In conclusion, for 6# pile, the variation coefficient of ultimate resistance (q_si and q_p) of each soil layer has a more obvious impact on the fourth-moment reliability index β_4Μ than the mean value, and the greater δ_qsi is, the more unfavorable it is to the reliability of pile foundation. The coefficient of variation of the second layer of soil is the sensitivity factor of 6# pile.

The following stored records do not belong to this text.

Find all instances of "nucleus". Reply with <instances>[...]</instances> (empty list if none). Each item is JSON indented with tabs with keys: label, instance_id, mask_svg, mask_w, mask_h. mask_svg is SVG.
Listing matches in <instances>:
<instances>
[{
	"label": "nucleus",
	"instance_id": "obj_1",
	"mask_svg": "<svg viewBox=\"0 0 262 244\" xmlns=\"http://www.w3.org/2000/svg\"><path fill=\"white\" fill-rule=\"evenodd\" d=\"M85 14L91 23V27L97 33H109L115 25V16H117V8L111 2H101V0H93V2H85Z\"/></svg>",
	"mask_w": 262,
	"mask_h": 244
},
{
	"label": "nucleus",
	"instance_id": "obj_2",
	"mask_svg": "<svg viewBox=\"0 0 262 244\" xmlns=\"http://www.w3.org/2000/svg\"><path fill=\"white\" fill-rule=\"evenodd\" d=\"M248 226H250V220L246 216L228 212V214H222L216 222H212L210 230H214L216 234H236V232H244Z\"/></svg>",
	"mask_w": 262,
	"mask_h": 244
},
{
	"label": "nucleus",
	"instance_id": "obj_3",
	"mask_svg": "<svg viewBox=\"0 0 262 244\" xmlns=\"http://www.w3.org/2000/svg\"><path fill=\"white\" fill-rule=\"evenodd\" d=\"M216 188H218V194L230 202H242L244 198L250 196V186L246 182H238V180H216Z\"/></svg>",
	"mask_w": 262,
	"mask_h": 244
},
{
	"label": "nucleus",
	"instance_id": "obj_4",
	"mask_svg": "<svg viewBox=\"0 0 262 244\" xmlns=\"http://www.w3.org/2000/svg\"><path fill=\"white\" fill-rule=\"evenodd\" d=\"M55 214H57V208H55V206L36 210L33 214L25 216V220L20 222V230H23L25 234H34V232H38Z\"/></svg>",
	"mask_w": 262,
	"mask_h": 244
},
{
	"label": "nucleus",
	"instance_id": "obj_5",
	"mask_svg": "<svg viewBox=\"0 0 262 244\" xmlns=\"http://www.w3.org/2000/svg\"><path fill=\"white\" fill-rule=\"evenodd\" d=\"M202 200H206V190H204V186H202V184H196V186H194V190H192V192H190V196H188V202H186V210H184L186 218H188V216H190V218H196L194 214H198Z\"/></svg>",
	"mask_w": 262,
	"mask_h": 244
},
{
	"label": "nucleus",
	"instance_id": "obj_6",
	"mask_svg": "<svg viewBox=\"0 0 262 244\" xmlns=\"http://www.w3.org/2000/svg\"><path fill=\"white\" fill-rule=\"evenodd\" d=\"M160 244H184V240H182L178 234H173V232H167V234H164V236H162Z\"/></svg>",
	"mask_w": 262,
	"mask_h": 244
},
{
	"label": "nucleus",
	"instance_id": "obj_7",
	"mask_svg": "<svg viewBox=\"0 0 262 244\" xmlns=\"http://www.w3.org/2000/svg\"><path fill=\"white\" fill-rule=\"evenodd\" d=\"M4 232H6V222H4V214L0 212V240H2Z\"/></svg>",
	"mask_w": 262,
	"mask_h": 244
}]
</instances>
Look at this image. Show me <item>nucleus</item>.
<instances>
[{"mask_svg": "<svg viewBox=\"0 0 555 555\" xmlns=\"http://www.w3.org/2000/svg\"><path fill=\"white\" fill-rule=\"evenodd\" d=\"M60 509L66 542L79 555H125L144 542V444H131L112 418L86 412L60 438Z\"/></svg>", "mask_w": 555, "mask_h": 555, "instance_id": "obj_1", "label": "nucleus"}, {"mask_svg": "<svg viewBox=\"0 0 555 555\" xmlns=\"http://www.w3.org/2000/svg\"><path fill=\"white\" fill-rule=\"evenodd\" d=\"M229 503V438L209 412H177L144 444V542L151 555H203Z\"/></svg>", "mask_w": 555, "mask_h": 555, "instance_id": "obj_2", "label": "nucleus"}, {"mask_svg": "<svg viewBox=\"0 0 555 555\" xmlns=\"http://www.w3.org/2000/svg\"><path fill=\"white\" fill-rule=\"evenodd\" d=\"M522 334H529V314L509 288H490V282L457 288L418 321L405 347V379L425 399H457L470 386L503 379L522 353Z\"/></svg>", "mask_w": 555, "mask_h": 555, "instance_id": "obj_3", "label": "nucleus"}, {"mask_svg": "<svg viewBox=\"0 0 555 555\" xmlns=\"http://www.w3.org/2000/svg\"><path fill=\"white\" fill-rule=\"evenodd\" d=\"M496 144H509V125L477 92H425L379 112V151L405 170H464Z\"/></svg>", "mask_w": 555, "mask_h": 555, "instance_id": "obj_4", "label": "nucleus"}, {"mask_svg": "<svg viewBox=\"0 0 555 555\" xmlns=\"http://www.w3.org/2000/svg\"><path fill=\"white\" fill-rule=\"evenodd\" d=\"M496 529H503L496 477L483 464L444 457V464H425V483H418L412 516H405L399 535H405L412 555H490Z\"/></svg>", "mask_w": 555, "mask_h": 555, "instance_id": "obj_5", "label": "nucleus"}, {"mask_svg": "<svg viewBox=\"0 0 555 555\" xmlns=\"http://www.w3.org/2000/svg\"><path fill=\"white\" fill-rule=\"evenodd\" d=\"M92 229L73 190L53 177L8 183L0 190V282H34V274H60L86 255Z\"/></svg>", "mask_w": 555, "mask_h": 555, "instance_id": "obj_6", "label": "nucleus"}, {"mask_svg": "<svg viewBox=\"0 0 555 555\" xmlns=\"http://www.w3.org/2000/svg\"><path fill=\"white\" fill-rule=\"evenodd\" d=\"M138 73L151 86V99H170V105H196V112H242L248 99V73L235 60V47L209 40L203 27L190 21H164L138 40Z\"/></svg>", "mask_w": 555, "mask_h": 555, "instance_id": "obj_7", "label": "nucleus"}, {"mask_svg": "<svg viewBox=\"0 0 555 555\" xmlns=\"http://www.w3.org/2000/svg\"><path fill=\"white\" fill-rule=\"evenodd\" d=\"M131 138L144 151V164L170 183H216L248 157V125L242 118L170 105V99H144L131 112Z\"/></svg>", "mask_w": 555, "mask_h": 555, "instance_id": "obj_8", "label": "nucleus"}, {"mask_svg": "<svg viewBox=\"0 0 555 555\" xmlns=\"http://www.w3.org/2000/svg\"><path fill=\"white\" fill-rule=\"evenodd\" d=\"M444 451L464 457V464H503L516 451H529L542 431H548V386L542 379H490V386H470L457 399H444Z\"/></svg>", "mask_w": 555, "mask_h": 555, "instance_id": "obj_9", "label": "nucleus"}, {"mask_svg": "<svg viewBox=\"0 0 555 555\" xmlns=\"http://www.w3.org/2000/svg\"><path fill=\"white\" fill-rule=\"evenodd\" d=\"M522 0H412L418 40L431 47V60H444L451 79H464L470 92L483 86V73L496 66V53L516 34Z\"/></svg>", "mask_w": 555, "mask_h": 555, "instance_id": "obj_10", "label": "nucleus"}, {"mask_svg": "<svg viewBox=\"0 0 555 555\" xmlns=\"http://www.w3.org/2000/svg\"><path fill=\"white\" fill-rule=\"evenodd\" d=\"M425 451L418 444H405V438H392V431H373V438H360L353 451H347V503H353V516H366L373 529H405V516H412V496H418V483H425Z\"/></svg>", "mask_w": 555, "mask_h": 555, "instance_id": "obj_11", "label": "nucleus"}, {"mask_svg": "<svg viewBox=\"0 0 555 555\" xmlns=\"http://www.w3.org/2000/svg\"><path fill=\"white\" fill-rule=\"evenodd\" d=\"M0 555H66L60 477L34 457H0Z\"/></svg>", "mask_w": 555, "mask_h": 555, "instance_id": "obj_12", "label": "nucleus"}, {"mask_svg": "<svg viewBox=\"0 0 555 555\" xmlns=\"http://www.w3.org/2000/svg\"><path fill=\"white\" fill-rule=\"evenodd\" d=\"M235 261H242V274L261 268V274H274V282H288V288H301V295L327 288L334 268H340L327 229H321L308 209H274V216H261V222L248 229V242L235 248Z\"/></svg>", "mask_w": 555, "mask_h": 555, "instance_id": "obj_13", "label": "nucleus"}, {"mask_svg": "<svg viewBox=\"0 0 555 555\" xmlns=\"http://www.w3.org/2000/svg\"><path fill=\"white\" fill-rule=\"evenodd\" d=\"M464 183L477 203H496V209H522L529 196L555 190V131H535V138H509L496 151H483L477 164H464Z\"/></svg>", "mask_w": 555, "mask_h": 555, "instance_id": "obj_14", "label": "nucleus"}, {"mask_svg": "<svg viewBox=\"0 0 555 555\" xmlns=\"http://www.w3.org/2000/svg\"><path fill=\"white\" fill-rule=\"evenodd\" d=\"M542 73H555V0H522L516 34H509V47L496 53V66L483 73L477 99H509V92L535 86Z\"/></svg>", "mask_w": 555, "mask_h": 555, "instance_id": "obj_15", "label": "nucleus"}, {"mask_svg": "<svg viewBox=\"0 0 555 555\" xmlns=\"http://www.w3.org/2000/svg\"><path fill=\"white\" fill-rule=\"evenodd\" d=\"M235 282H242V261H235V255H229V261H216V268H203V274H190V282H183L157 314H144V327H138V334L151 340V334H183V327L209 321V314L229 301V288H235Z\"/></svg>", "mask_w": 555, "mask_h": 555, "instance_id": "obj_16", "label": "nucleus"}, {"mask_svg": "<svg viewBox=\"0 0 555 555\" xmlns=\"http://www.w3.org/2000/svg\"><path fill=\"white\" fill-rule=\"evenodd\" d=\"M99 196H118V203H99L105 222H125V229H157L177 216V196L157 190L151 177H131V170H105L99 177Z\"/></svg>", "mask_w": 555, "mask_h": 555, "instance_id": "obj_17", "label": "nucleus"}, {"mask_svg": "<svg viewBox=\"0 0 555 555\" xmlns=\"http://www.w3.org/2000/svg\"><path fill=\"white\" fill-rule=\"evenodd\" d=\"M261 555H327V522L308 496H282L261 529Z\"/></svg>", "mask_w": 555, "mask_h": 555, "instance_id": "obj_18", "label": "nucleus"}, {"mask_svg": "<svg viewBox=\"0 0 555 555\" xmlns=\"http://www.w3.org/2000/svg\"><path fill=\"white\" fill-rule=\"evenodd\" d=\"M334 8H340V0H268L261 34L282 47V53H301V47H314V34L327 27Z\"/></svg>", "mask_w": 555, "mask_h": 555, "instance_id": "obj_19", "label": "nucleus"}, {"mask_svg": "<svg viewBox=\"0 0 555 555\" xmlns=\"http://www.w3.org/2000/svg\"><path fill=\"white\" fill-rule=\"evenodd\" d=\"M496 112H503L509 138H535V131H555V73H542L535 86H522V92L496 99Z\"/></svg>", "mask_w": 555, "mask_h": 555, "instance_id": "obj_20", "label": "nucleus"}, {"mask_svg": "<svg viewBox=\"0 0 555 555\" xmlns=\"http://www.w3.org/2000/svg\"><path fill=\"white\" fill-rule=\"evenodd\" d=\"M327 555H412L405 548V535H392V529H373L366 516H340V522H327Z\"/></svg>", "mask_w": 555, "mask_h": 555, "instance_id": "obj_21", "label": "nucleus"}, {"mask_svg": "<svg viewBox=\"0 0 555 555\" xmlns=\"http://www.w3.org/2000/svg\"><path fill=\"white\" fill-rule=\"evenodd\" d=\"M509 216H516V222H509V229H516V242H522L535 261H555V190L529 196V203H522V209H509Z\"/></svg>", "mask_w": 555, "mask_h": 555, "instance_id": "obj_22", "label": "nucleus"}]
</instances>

Therefore, ensuring the accuracy of soil layer parameters in the project is conducive to accurately and reasonably predicting the reliability of pile foundation. The results of the uncertainty analysis of the parameters of each soil layer of the pile foundation are able to be used as a theoretical reference for engineers in pile foundation design and construction.

6. Conclusions

In this paper, the reliability assessment of the performance function for pile foundation based on the HOMM was conducted. Specifically, by analyzing four pile foundations with different ratios of length to diameter, the first four moments of performance function (X) for pile foundation were initially determined by adopting the point estimate based on two dimensions reduction integration. After that, the probability distribution function of the performance function (X) was obtained by utilizing the approximate cubic normal distribution based on the first four moments, and then the fourth-moment reliability index β_4M of the bearing capacity for the pile foundation was further estimated. Finally, in order to investigate the impact on the reliability of the bearing capacity for pile foundation caused by the variability of different soil layers, this paper also conducted a reliability sensitivity analysis on the certain pile by applying the HOMM. The conclusions can be drawn up as follows:(1)Compared to the predicted results of the reliability index by adopting MCS, the results yielded by the HOMM show a good consistency. However, the HOMM was shown a higher efficiency.(2)Compared to the FORM, using HOMM to calculate the reliability index of the bearing capacity for the pile foundation was not required to the solving procedures of partial derivatives, checking point tracing, and iteration, which the simplicity and efficiency of the HOMM are verified.(3)The predicted results of the reliability index for the bearing capacity of the four different pile foundations were greater than the grade III ductile members values of the target reliability index provided in the national code, which revealed the safety of those pile foundations were guaranteed.(4)It was suggested that the probability distribution function of the bearing capacity for pile foundation could be approximated by three-parameter lognormal distribution when the skewness |α_3G| ≤ 1. Otherwise, the four-parameter cubic normal distribution was recommended.(5)Compared to the mean of the ultimate resistance of relevant soil layers, the results of the sensitivity analysis showed that the COV emerge higher sensitivity; in detail, the reliability index exhibited a decrease trend as the COV increased; additionally, the sensitivity factor for the certain pile was found as the COV of the soil on the second layer.

Data Availability

The data used to support the findings of this study are available from the corresponding author upon request.

Conflicts of Interest

The authors declare that there are no conflicts of interest.

Authors’ Contributions

Qiang Fu and Xiao Li conceived, designed, and performed the study. And Xueji Cai collected statistical sample dates of engineering examples used in the paper. Zilong Meng, Yinuo Liu, and Huawei Fu wrote and revised the paper together. The authors have read and approved the final published manuscript.

Acknowledgments

This work was supported by the National Natural Science Foundation of China, grant numbers U1134209 and U1434204, and Education and Science Research Program for Fujian Middle Aged and Young Teachers, grant number JT180504.